It is my two year anniversary of being hive-free. Yes, a strange event to have an anniversary for, but if you’ve ever had a health issue that took months or longer to resolve, you can relate. I had hive flair-ups all over my body, every single day, for one year, and then one day they went away, never to return.

During the year when I experienced the hives, I felt tired and groggy constantly, even when I first awoke in the morning. Life was an uphill battle – just the little things took extreme amounts of will to accomplish. I remember looking at the clock at 9:30 am and thinking I am way too tired to make it through this day. Even though I was only thirty-eight, I felt very old, like the best part of life was behind me. Not a fun, or productive, way to live.

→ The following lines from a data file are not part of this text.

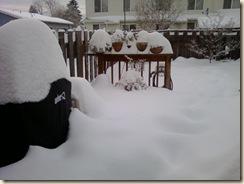 snow - yard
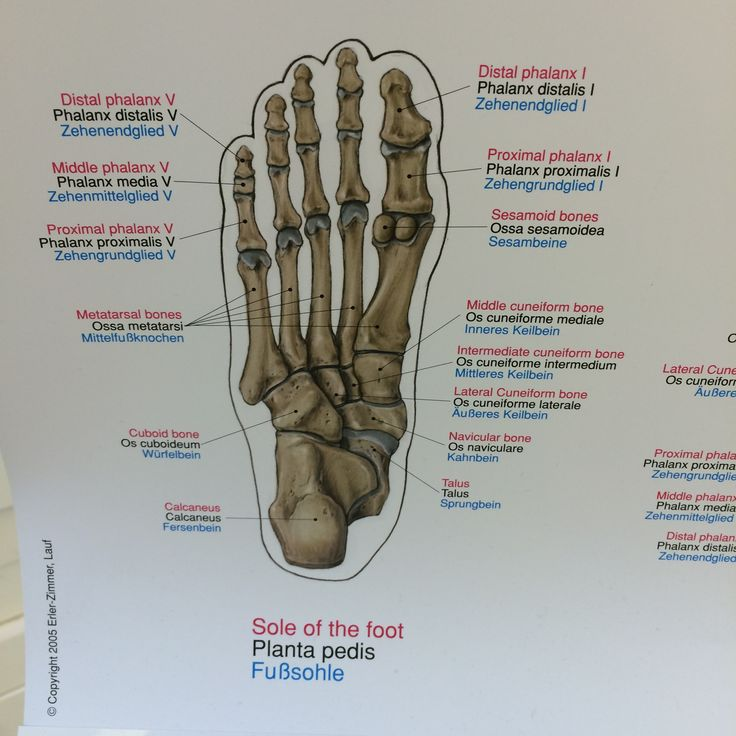 75 best Anatomy images on Pinterest | Anatomie, Menschliche anatomie ...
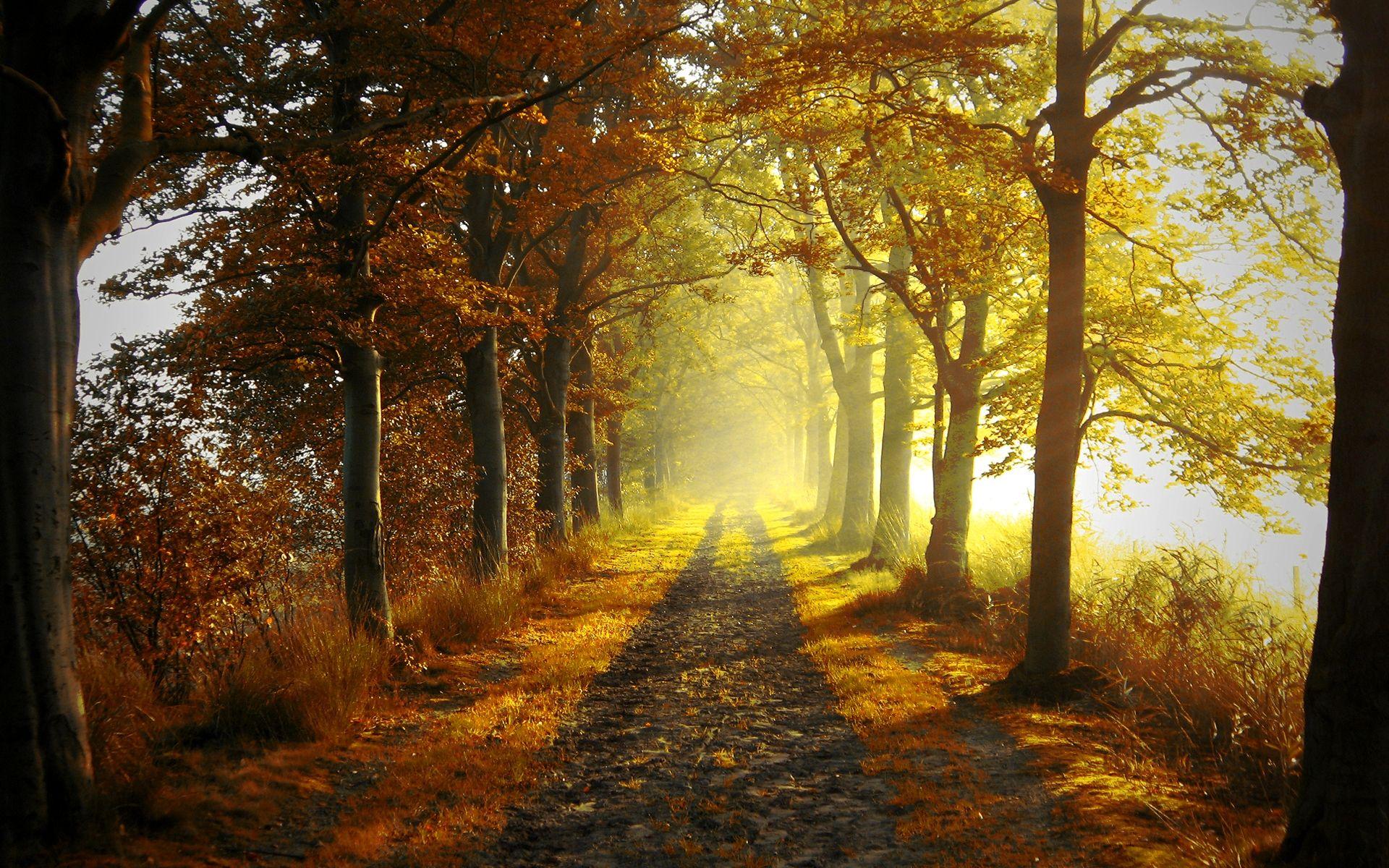 Autumn Forest Light 67551 9635 (1920 1200)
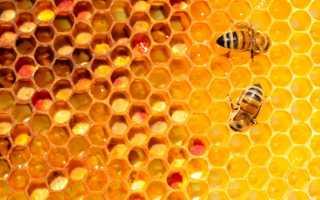 Чем полезны пчелы для человека и планеты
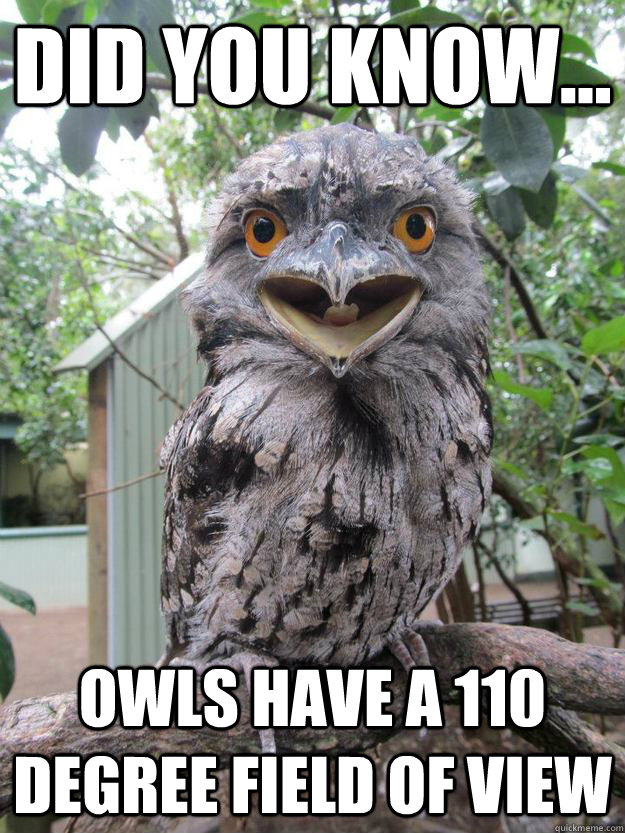 did you know owls have a 110 degree field of view - Annoying Fact Owl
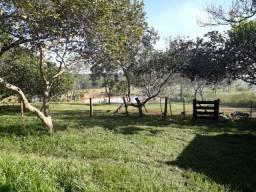 Chácara com 26.8 hectares na Beira da BR 364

Today, while still aware of the underlying condition that caused the hives, I feel vibrant and alive. The here and now is fulfilling. Exhaustion doesn’t hit me until 10 p.m. when I happily crawl under the covers feeling that a rest has been well earned. I’m actually excited about life – I know that while I have already lead a full life with many awesome memories and experiences, the best is yet to come.

What I now know is that an autoimmune disease was part of the underlying cause of the chronic hives. But I believe that at the root of my problem was chronic inflammation – the inflammation was a precursor to the auto-immunity. Our bodies use inflammation as a mechanism of defense against unwanted intruders or pathogens, but if the wrong factors are present (like poor diet and excessive stress) and the inflammation train gets going, it can accelerate to destructive levels. Once this train is going out of control, it is not easy to calm it down. Inflammation is only meant to be turned on when the body is in real danger, not chronically.

Two years ago I did what is called an ‘elimination diet’. For thirty-one days, I ate only organic bone broth soups with vegetables, cooked vegetables, simple 3-ingredient, blueberry smoothies, and an Indian dish called Kitcharee. On day seventeen of this month, the hives did not show up, and I have not seen them since (celebrate).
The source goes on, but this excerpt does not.